## BEGIN SOURCE
Q: Oh, so it was a double.

JL: Yeah, but it was a choice.  I really felt like it was a good way to enter that scene. We had a couple ladies come in who were very fine with it. Well, they knew before they got there that this was what the scene was.

Q: Zoe is also obsessed with her pregnancy pillow. Did you have anything that Marc might not have liked that he got rid of when the babies were born? 

JL: Okay, you’re going to love this.  I had twins, so it was really uncomfortable because you lay on one side and there’s a baby and you lay on the other side and there’s a baby.  So I had a really hard time with it.  So I did have this really big pregnancy pillow.  It was actually firm, very hard.  Marc still sleeps with it to this day.  Literally, while I was pregnant he was like, “I want one of those.”  And he got one. You’ve seen it.  Yeah, he travels with this pillow.  They’re good.  It’s a body pillow. 

Q: Were you as horrible to Marc during your pregnancy as Zoe is to Stan in the movie?
## END SOURCE
**STATED EXERCISE**
Update the interview passage starting at "JL: Okay, you’re" and ending at "in the movie?" by putting "full-length pillow" in place of "body pillow", and write out that passage again.
## BEGIN DATA SHOWN
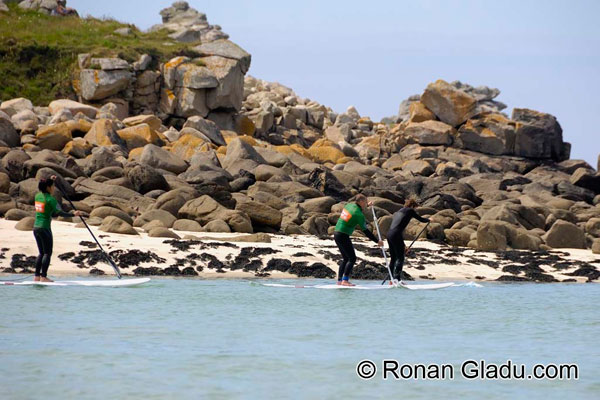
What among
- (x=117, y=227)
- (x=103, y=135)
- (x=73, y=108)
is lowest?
(x=117, y=227)

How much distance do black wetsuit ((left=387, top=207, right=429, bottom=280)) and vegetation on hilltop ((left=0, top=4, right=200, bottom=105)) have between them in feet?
109

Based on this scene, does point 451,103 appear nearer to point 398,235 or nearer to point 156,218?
point 156,218

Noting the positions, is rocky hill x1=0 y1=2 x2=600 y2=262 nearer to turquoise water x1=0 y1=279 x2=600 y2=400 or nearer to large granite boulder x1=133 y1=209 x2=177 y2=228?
large granite boulder x1=133 y1=209 x2=177 y2=228

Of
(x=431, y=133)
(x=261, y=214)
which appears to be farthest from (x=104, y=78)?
(x=261, y=214)

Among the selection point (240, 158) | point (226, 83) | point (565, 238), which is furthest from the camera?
point (226, 83)

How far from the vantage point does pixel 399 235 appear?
17.6 metres

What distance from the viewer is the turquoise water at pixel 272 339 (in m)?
8.84

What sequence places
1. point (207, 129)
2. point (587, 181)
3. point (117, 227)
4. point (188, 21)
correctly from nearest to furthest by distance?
point (117, 227)
point (207, 129)
point (587, 181)
point (188, 21)

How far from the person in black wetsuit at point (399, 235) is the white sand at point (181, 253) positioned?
8.22 ft

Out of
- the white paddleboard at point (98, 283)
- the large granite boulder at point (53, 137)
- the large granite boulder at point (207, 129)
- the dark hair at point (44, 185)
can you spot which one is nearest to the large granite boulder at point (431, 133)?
the large granite boulder at point (207, 129)

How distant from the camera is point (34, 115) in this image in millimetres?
38656

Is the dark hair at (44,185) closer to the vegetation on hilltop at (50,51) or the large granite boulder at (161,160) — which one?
the large granite boulder at (161,160)

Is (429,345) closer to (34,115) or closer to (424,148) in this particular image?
(34,115)

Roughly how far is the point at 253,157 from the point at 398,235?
1755 centimetres
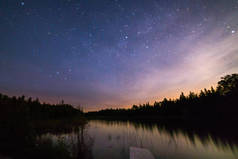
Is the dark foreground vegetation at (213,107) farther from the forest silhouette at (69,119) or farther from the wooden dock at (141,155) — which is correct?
the wooden dock at (141,155)

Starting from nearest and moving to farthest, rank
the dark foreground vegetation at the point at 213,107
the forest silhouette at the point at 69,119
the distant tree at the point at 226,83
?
1. the forest silhouette at the point at 69,119
2. the dark foreground vegetation at the point at 213,107
3. the distant tree at the point at 226,83

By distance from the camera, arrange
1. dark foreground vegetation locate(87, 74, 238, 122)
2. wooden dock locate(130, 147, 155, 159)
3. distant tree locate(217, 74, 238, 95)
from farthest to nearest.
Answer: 1. distant tree locate(217, 74, 238, 95)
2. dark foreground vegetation locate(87, 74, 238, 122)
3. wooden dock locate(130, 147, 155, 159)

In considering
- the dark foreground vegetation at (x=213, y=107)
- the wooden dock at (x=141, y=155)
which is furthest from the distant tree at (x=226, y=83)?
the wooden dock at (x=141, y=155)

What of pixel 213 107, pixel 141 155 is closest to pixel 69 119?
pixel 141 155

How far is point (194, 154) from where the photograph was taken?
13.9 meters

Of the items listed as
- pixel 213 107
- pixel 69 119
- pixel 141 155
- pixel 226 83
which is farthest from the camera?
pixel 226 83

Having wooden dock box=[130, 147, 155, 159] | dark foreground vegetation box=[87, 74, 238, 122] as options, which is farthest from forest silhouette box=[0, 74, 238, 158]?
wooden dock box=[130, 147, 155, 159]

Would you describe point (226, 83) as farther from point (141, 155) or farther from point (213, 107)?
point (141, 155)

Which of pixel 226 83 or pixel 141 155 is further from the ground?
pixel 226 83

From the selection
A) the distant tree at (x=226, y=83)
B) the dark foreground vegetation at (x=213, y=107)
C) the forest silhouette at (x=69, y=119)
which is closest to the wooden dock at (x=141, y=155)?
the forest silhouette at (x=69, y=119)

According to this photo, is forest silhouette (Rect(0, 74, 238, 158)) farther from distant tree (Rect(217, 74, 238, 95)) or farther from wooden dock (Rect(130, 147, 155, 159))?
wooden dock (Rect(130, 147, 155, 159))

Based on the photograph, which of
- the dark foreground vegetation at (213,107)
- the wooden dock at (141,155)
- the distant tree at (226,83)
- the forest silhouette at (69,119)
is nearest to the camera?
the forest silhouette at (69,119)

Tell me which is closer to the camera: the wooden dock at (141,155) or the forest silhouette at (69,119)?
the forest silhouette at (69,119)

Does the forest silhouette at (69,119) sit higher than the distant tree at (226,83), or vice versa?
the distant tree at (226,83)
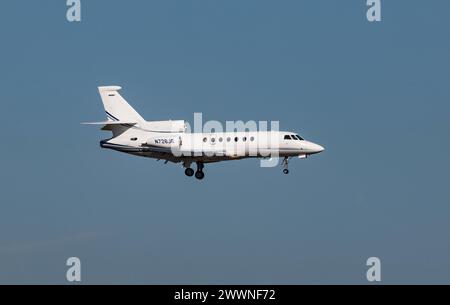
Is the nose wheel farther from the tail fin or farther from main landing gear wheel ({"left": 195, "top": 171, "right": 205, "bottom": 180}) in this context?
the tail fin

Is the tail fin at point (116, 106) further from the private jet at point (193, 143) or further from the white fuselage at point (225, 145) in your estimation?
the white fuselage at point (225, 145)

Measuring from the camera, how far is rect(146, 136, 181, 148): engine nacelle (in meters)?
108

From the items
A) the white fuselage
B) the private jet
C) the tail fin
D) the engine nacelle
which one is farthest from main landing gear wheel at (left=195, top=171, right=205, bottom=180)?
the tail fin

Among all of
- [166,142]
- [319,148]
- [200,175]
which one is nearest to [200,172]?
[200,175]

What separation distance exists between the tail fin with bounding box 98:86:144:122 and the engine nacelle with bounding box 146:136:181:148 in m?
3.61

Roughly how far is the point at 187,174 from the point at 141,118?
20.0ft

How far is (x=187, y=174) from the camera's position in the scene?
362ft

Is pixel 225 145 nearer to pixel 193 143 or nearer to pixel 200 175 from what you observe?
pixel 193 143

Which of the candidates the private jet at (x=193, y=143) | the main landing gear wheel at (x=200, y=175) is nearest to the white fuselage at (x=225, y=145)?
## END DATA SHOWN
**ANSWER TO THIS EXERCISE**
JL: Okay, you’re going to love this.  I had twins, so it was really uncomfortable because you lay on one side and there’s a baby and you lay on the other side and there’s a baby.  So I had a really hard time with it.  So I did have this really big pregnancy pillow.  It was actually firm, very hard.  Marc still sleeps with it to this day.  Literally, while I was pregnant he was like, “I want one of those.”  And he got one. You’ve seen it.  Yeah, he travels with this pillow.  They’re good.  It’s a full-length pillow. 

Q: Were you as horrible to Marc during your pregnancy as Zoe is to Stan in the movie?